腎細胞癌領域では、スニチニブまたはソラフェニブによる治療後の二次治療として位置づけられています。2011年に承認された当時は、VEGF阻害薬不応例に対する有効な治療選択肢として注目されました。現在でも、免疫チェックポイント阻害薬とVEGF阻害薬の併用療法が主流となる中で、これらの治療が適さない患者や治療後の選択肢として重要な役割を果たしています。
神経内分泌腫瘍に対しては、膵神経内分泌腫瘍を含む進行性の神経内分泌腫瘍に適応があります。RADIANT-3試験では、膵神経内分泌腫瘍患者において無増悪生存期間を有意に延長することが示されました(中央値11.0カ月 vs 4.6カ月、プラセボ群)。
乳癌領域では、ホルモン受容体陽性HER2陰性の手術不能または再発乳癌に対して、エキセメスタンとの併用療法が承認されています。BOLERO-2試験において、エキセメスタン単独と比較して無増悪生存期間を約2倍に延長しました(中央値7.8カ月 vs 3.2カ月)。内分泌療法耐性機序を克服する新たなアプローチとして評価されています。
結節性硬化症は遺伝性の疾患で、TSC1またはTSC2遺伝子の変異によりmTORシグナルが恒常的に活性化されます。エベロリムスはこの過剰活性化したmTORを阻害することで、腎血管筋脂肪腫の縮小、上衣下巨細胞性星細胞腫の増殖抑制、難治性てんかんの発作頻度減少といった効果を示します。結節性硬化症では血中トラフ濃度5~15ng/mLを目標に用量調節を行う個別化医療が推奨されています。
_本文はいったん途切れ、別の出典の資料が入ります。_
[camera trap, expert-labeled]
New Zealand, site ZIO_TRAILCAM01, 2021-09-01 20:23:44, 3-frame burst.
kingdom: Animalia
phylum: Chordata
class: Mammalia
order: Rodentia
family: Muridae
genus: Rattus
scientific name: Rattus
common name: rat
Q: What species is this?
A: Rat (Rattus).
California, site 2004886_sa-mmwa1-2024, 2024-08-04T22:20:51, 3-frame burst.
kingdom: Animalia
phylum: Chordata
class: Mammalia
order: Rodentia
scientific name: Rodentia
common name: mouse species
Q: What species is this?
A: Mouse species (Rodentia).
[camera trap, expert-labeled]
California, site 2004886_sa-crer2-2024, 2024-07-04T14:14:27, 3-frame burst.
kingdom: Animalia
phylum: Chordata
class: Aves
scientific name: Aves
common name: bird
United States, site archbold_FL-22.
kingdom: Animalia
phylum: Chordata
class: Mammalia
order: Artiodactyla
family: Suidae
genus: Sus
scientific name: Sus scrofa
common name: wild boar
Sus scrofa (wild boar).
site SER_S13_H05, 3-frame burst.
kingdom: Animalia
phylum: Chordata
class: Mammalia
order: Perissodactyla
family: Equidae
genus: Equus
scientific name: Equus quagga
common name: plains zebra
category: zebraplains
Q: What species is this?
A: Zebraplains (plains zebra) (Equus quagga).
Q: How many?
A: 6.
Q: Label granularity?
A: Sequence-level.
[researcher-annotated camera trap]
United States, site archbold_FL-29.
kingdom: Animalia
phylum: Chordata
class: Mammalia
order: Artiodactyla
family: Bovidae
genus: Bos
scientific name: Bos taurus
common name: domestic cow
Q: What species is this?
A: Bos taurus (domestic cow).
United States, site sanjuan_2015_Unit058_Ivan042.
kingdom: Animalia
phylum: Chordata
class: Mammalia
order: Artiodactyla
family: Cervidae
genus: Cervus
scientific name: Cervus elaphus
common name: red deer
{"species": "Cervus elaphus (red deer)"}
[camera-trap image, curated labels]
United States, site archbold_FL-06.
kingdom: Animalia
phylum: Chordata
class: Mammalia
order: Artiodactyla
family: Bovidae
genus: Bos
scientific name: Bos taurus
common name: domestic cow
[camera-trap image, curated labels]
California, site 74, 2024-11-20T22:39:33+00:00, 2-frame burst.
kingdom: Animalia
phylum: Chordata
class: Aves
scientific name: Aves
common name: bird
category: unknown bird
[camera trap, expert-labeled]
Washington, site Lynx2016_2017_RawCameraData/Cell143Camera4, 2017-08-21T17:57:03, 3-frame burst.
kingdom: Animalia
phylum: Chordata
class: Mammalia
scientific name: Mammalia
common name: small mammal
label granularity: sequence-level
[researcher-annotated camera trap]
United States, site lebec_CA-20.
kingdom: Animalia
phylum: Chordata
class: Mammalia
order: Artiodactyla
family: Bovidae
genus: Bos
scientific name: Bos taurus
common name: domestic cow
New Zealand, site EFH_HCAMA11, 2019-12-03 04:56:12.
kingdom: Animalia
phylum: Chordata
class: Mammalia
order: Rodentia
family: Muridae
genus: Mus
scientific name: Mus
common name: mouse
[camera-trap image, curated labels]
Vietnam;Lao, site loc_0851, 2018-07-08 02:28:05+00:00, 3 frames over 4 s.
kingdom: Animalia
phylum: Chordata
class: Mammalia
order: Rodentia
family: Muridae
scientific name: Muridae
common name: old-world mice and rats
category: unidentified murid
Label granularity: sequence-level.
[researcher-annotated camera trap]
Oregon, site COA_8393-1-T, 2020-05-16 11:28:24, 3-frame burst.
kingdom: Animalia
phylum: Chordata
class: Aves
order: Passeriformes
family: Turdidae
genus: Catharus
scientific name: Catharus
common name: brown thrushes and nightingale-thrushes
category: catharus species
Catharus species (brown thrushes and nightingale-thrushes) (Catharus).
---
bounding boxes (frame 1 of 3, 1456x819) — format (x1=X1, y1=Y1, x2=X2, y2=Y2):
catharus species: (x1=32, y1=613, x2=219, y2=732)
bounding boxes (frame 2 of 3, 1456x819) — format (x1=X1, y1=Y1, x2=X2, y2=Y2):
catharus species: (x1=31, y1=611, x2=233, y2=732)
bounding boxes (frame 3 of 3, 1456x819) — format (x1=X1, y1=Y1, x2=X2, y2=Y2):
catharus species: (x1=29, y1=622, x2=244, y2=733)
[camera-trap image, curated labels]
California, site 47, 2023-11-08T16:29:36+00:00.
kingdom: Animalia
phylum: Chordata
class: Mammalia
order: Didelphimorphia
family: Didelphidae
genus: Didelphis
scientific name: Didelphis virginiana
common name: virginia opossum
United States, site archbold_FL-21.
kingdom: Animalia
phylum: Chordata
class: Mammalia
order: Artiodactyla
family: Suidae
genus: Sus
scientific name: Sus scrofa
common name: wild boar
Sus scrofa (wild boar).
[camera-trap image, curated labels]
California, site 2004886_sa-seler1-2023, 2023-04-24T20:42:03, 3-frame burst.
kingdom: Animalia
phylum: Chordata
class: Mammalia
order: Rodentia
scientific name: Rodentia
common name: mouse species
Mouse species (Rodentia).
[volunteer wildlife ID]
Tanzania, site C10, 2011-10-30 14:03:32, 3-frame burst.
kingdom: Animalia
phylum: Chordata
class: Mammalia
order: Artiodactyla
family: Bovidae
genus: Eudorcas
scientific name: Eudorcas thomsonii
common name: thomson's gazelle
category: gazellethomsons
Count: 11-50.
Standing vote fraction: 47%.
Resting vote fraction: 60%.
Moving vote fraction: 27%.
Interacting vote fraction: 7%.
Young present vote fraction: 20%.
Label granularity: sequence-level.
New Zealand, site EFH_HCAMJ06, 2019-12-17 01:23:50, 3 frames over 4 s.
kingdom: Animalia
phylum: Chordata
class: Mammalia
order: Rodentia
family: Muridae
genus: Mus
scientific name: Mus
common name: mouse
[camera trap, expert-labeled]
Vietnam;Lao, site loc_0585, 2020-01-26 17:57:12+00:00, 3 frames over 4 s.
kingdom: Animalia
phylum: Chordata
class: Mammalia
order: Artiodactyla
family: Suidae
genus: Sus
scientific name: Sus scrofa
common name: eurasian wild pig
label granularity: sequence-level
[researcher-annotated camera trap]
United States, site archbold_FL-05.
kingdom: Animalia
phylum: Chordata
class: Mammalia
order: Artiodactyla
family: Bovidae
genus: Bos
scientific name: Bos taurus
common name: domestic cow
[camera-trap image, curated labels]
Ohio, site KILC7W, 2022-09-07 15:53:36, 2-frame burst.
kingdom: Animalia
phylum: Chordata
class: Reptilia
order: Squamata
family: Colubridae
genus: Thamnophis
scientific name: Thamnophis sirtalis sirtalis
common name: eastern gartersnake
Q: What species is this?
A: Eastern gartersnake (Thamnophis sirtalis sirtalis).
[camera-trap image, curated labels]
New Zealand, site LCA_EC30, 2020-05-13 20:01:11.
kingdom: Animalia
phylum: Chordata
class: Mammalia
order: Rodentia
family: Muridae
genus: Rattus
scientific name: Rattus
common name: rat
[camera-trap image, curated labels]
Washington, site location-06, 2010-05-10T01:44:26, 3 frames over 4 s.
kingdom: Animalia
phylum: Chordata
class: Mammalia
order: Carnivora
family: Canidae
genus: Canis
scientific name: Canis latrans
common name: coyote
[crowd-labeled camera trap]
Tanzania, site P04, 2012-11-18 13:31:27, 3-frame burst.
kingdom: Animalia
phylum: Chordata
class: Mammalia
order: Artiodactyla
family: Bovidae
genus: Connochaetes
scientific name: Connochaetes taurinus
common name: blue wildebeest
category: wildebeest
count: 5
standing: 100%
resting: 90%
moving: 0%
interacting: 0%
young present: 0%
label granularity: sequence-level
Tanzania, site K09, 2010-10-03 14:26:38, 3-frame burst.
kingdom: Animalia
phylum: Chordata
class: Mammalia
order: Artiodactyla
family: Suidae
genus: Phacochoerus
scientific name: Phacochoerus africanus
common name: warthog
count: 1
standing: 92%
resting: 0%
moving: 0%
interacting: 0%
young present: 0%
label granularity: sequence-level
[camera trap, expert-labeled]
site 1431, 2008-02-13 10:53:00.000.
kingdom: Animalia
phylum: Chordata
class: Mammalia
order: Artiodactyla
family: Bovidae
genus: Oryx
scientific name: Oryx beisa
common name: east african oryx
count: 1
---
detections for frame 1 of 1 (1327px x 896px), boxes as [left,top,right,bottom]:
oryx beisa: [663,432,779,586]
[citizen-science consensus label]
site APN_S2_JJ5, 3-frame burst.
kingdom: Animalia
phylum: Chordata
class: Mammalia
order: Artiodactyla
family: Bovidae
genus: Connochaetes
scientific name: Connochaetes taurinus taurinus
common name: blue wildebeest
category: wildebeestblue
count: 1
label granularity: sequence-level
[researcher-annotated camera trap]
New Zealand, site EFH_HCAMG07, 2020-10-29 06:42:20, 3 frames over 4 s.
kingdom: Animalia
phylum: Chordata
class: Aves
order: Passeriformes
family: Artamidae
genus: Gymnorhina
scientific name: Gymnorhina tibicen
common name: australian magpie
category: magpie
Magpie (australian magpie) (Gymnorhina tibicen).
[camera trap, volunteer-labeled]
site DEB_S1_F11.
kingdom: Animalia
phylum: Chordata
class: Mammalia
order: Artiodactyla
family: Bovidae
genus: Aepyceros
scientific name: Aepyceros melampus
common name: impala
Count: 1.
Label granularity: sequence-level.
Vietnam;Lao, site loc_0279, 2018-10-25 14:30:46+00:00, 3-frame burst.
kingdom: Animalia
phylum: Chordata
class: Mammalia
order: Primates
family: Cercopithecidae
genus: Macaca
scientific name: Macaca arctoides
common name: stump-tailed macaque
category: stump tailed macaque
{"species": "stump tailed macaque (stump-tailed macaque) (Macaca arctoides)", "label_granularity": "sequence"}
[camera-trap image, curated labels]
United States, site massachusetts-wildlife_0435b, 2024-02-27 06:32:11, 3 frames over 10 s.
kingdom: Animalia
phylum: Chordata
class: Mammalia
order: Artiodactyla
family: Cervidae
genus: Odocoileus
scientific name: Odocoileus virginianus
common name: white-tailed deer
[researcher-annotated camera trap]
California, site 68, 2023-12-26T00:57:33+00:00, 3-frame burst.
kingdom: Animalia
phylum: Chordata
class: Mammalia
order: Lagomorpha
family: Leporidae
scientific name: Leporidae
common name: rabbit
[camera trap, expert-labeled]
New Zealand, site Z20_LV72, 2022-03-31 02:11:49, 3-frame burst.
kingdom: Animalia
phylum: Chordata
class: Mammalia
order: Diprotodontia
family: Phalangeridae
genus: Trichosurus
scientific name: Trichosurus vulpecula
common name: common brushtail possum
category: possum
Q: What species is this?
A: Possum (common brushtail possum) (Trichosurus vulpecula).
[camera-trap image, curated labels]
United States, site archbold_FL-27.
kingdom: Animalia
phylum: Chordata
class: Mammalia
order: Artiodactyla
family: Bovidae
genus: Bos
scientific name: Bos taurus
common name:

さらに、エベロリムスは臓器移植後の拒絶反応抑制にも使用されます(商品名:サーティカン)。心移植および腎移植における免疫抑制療法として、カルシニューリン阻害薬とは異なる作用機序により拒絶反応を予防します。移植領域でも血中濃度モニタリングに基づく投与設計が重要です。
このように、エベロリムスは腫瘍の種類や患者背景に応じて幅広く使用できる薬剤ですが、間質性肺疾患や口内炎などの特徴的な副作用への対策と、薬物相互作用の管理が臨床使用において重要なポイントとなります。CYP3A4阻害薬や誘導薬との併用は血中濃度を大きく変動させるため、注意が必要です。